I posted this at Groklaw, and I'm reposting it here since it seems pretty relevant to the current thread:
I ran some traceroutes to see where the problem is, and the results are quite interesting.
First, let's start with www.canopy.com.
I am listing the traceroute output from step 12, since that's just two steps before where things get revealing:
Tracing route to www.canopy.com
[220.127.116.11] over a maximum of 30 hops: ....
12 77 ms 77 ms 76 ms 18.104.22.168
13 74 ms 77 ms 74 ms den1-core-01.tamerica.net [22.214.171.124]
14 77 ms 77 ms 76 ms den1-edge-01.tamerica.net [126.96.36.199]
15 77 ms 77 ms 77 ms vi-001.brdr01.den05.viawest.net [188.8.131.52]
16 75 ms 77 ms 76 ms gige-01-m00-00.crrt02.den05.viawest.net [184.108.40.206]
17 87 ms 87 ms 89 ms pos-03-01.crrt01.slc03.viawest.net [220.127.116.11]
18 89 ms 89 ms 89 ms c7pub-216-250-136-70.center7.com [18.104.22.168]
19 91 ms 88 ms 87 ms c7pub-216-250-142-126.center7.com [22.214.171.124]
20 88 ms 89 ms 90 ms c7pub-216-250-142-120.center7.com [126.96.36.199]
Now, let's traceroute www.caldera.com
Tracing route to www.caldera.com
[188.8.131.52] over a maximum of 30 hops: ....
12 74 ms 77 ms 77 ms dal1-core-01.tamerica.net [184.108.40.206]
13 76 ms 77 ms 74 ms den1-core-01.tamerica.net [220.127.116.11]
14 77 ms 74 ms 74 ms den1-edge-01.tamerica.net [18.104.22.168]
15 * * * Request timed out.
And finally, www.sco.com:
Tracing route to www.sco.com
[22.214.171.124] over a maximum of 30 hops: ....
12 76 ms 77 ms 76 ms dal1-core-01.tamerica.net [126.96.36.199]
13 75 ms 77 ms 76 ms den1-core-01.tamerica.net [188.8.131.52]
14 77 ms 76 ms 75 ms den1-edge-01.tamerica.net [184.108.40.206]

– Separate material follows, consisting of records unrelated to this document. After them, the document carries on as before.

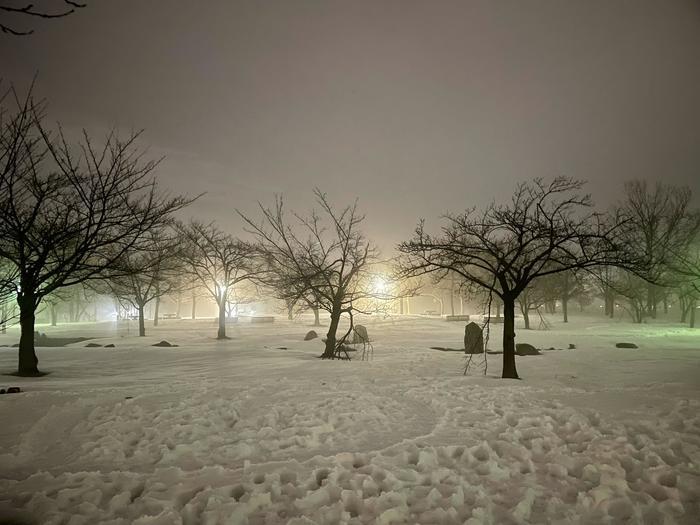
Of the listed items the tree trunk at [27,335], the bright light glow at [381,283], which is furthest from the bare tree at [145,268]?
the bright light glow at [381,283]

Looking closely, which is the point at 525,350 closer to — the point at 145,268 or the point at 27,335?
the point at 145,268

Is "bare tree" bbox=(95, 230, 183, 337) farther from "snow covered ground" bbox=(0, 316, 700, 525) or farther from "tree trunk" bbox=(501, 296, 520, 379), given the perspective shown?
"tree trunk" bbox=(501, 296, 520, 379)

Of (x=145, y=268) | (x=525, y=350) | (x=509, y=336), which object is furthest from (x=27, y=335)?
(x=525, y=350)

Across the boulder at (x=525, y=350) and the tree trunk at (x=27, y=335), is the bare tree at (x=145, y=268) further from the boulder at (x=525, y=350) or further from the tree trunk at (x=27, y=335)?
the boulder at (x=525, y=350)

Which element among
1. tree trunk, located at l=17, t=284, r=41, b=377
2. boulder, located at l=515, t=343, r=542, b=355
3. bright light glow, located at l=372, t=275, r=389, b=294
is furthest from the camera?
boulder, located at l=515, t=343, r=542, b=355

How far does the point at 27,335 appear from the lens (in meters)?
9.90

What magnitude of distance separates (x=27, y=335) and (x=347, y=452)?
1062 centimetres

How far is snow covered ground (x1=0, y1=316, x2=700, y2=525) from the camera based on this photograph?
3.35 m

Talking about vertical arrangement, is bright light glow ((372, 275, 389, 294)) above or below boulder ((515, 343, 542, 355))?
above

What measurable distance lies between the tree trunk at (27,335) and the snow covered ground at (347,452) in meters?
1.33

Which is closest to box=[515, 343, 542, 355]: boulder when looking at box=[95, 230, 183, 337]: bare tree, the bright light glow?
the bright light glow

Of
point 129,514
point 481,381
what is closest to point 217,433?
point 129,514

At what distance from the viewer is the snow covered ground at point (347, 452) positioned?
3348 millimetres

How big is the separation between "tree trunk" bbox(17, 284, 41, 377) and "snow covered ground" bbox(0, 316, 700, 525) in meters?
1.33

15 * * * Request timed out.
Canopy, Caldera, and SCO, all have addresses that are within the same class C addressing range, respectively: 220.127.116.11, 18.104.22.168, 22.214.171.124. While this makes it very possible that all three sites are served by the same machine, we can't prove that from this information. It is however, likely that they are served from the same router.
The next thing to note is that the route to SCO and Caldera both fail at the 14th step in the tracert. The last router that responds for each of them, at the 13th step, is den1-edge-01.tamerica.net (albeit from different ports). Canopy also passes through den1-edge-01.tamerica.net at the 13th step, but continues on to a router at viawest.com. From there, it passes through 2 more routers at ViaWest, and 3 routers at Center7.

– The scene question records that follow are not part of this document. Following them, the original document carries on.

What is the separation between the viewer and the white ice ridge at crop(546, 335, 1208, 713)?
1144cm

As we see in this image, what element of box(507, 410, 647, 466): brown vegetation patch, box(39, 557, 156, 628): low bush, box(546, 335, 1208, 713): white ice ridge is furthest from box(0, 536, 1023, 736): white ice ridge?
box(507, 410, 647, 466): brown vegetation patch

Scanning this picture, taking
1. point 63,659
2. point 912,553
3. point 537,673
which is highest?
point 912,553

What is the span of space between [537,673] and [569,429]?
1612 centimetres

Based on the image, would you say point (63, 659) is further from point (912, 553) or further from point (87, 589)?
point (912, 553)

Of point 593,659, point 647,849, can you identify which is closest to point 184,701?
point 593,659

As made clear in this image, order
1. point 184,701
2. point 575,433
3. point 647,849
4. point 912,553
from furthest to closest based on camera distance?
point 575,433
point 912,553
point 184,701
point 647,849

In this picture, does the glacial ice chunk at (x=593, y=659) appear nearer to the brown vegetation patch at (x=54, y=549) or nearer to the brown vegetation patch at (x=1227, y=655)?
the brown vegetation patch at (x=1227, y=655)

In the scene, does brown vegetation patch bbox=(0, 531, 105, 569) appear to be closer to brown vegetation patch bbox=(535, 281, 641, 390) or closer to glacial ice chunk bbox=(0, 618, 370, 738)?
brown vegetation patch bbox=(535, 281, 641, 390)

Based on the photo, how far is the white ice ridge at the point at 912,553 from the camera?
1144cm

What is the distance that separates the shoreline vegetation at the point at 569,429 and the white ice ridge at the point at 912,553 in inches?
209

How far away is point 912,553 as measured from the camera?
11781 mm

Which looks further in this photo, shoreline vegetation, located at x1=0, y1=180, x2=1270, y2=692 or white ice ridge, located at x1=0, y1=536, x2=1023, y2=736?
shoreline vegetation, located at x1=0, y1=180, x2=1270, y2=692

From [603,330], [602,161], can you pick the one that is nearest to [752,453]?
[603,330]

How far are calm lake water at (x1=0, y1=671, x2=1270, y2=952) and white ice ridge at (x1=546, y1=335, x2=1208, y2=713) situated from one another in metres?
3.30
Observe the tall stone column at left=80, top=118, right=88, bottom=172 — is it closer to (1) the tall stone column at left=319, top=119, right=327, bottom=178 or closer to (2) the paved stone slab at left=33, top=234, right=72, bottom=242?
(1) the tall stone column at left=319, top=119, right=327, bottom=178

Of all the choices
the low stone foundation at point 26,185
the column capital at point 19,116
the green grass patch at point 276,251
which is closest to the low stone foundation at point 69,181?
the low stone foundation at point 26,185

ViaWest and Center7 are both Canopy companies.
On initial analysis, for any other company, a network manager/sys admin/networking consultant (such as me) would simply assume that SCO/Caldera was having a problem with its ISP. The weird thing, though, is the presence of Canopy's IP address right *between* SCO's and Caldera's addresses.
Assume that all 3 segments are served by the same router (no, we can't prove it from this data, but it's extremely likely). Canopy, in that case, should be experiencing problems too if the site were under a DOS attack.
In fact, anyone planning a DDOS attack would find it easier to just take out the whole address range, thereby including all 3 sites, rather than focus on just the SCO/Caldera sites -- and for technical reasons alone. Never mind that they would *want* to target Canopy as well.
Given all this, it is a pretty safe bet that SCO/Caldera has taken its websites down itself.
Why? To protect themselves from a DDOS attack? No. Any decent firewall could take care of that for them. That's why I suspected that it was not DoS attack: they've simply been down too long.